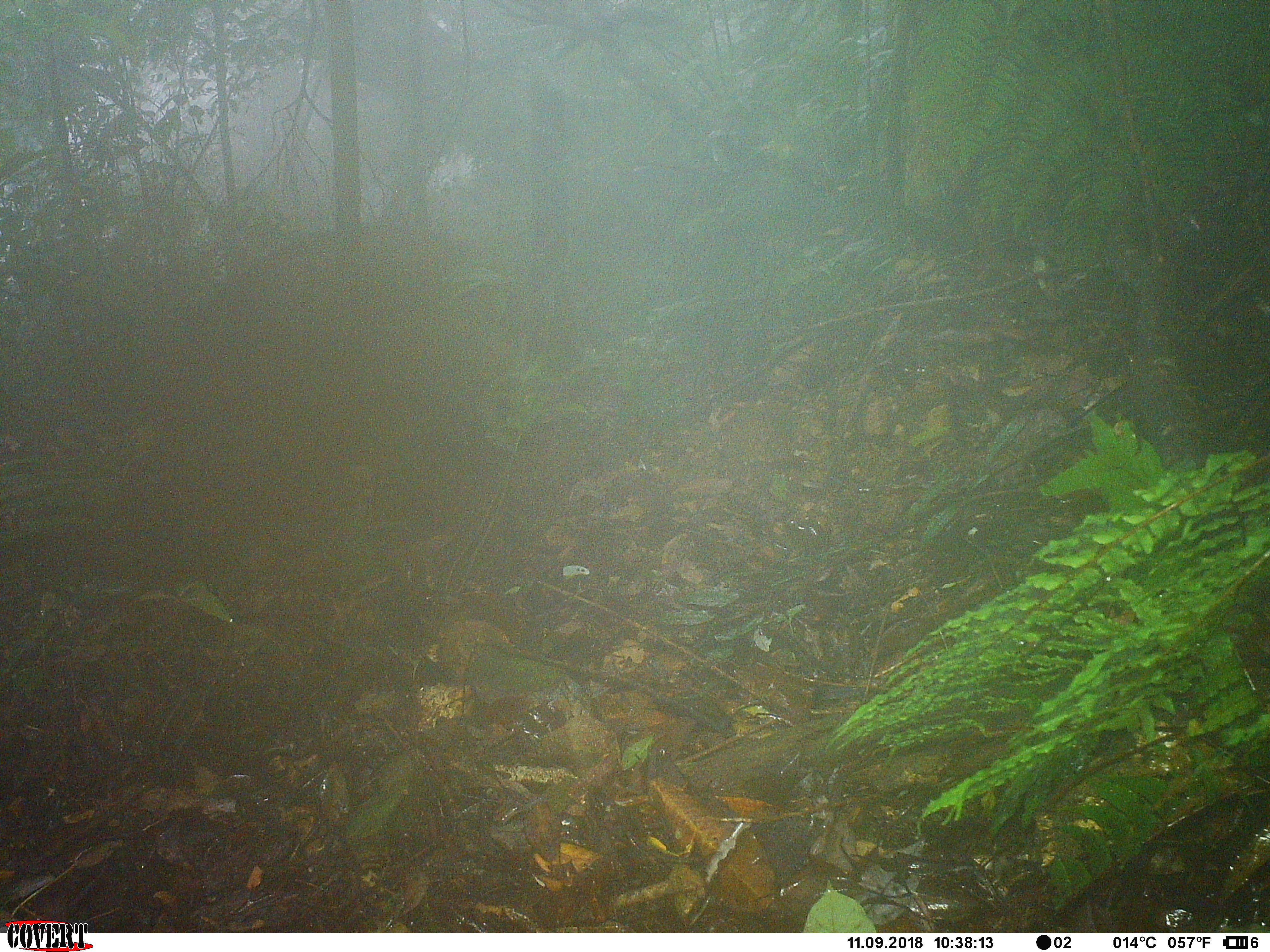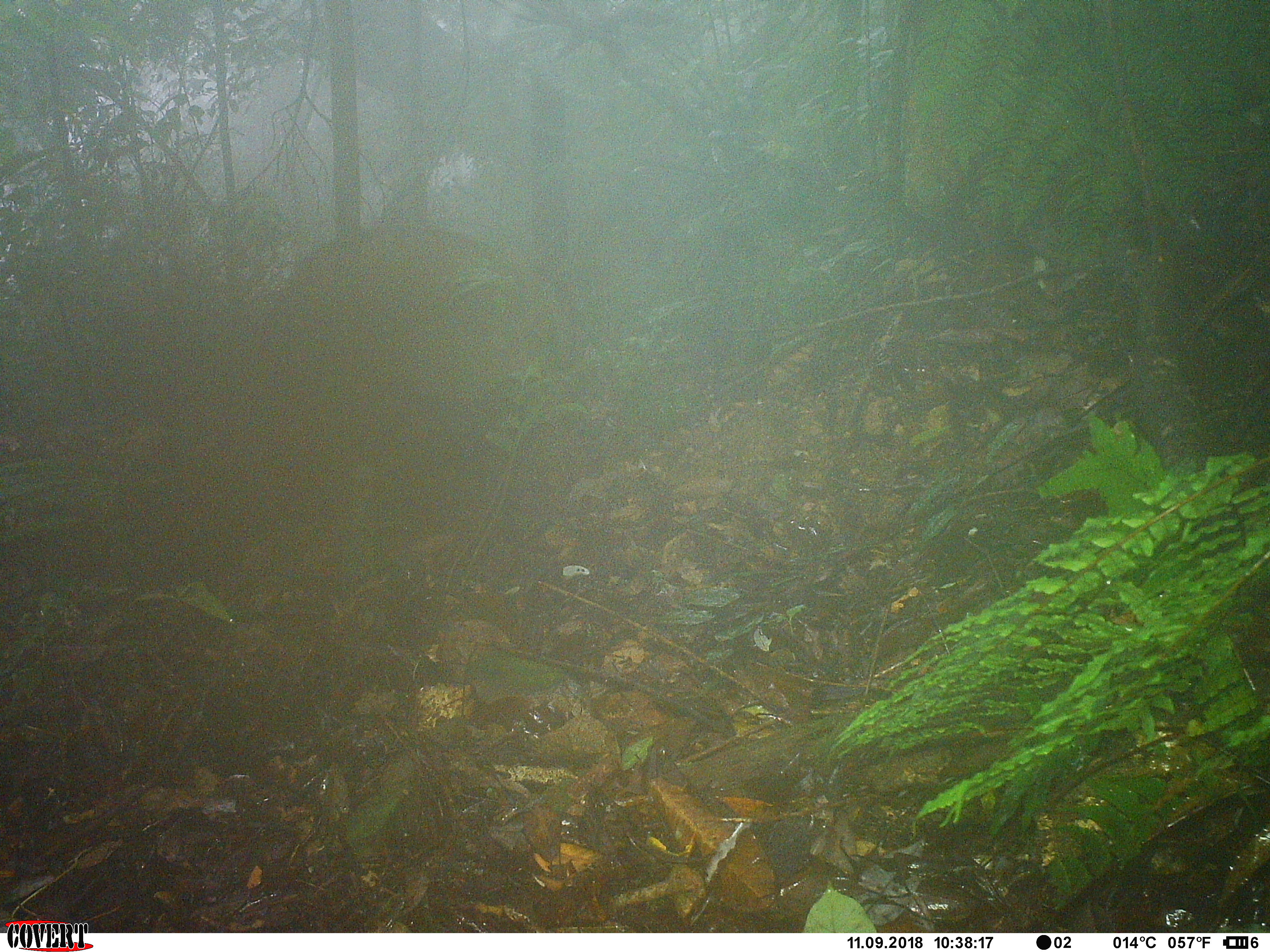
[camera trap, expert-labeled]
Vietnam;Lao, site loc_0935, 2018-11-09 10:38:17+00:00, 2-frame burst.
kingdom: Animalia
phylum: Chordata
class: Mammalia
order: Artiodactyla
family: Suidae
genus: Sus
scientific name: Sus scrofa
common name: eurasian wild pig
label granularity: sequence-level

....

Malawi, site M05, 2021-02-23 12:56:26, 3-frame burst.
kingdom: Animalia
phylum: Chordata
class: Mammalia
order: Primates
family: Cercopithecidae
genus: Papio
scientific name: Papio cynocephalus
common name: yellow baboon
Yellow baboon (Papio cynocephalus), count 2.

....

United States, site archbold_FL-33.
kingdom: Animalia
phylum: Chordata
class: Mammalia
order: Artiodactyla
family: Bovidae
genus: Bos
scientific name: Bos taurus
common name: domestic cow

....

### EXERCISE GOAL
List every line in the records above that contains the word "site".

### EXERCISE RESULT
Vietnam;Lao, site loc_0935, 2018-11-09 10:38:17+00:00, 2-frame burst.
Malawi, site M05, 2021-02-23 12:56:26, 3-frame burst.
United States, site archbold_FL-33.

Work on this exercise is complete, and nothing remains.